Introduction: Hemodialysis (HD) pts have an increased incidence of syncope and sudden death. A greater understanding of the incidence of bradyarrhythmias as a potential risk factor for these events is needed. The MiD study enrolled maintenance HD pts to undergo implantable loop recorder (ILR) placement to determine the arrhythmia incidence in this population. Hypothesis: ILR monitoring will be useful in detecting bradyarrhythmias and guiding treatment in ESRD patients Methods: MiD is a prospective, multi-center study to characterize arrhythmias in HD pts during 12mo of ILR monitoring. All ILR-detected events with stored ECG are visually reviewed for confirmation during the initial 6mo. Clinically significant arrhythmias include bradycardia <=40bpm for 6sec, asystole >=3sec, or sustained VT >=130bpm for >=30sec. Results: Follow up is available for 45 pts [mean follow-up 6.4mo (0.6-12.0mo), mean age 56 (27-76yrs), 36% female]. Bradycardia events occurred in 16/45 pts (36%) with an incidence of 28.7 (95% CI 10.1-81.7) events per patient month in these 16 pts.
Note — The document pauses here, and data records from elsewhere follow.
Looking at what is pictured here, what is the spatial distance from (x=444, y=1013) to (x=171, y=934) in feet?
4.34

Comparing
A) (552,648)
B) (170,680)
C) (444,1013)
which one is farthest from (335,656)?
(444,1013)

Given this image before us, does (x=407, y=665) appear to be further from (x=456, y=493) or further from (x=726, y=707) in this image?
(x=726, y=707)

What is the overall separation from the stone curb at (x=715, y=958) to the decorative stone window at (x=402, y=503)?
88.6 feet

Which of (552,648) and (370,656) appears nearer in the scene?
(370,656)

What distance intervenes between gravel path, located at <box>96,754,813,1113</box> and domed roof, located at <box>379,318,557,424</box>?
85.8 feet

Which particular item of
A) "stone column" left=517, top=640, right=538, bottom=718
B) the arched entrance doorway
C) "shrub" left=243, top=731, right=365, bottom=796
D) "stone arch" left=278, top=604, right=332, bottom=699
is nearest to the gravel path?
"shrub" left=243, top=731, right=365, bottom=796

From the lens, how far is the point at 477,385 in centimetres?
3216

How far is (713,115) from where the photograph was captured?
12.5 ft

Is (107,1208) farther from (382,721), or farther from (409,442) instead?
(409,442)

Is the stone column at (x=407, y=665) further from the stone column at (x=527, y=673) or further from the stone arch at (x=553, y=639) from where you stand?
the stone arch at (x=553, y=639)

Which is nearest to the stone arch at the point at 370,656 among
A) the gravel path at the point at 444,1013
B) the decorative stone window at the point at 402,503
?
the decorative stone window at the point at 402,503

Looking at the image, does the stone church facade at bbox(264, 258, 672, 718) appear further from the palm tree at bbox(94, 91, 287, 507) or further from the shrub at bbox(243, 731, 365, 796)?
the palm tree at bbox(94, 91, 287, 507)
Bradycardia was confirmed by visual review in 408 out of 456 ILR-detected brady events with stored ECG occurring during the first 6mo for a positive predictive value (PPV) of 89.5%. An additional 27 of these ILR-detected “brady events” were found to contain either premature ventricular contractions or atrial arrhythmias (PPV for any arrhythmia 95.5%). 4 of 45 subjects (8.9%) have undergone permanent pacemaker implant for bradyarrhythmias or symptomatic tachy-brady syndrome. In comparison, only one patient (2.2%) has been observed to have ventricular tachycardia (VT>=130bpm for >=30seconds). There was no association between timing of dialysis and bradyarrhythmias. Conclusions: ILR monitoring detects bradyarrhythmias with high PPV in > 1/3 of HD pts and is associated with a high incidence (9%) of permanent pacemaker implant. With improvement in ILR technology with respect to size and wireless capability, clinicians should have a low tolerance to evaluate HD patients for bradyarrhythmias. These findings may also have implications when considering ESRD patients at increased risk of sudden cardiac death for subcutaneous-only defibrillators that do not currently have permanent pacing capability.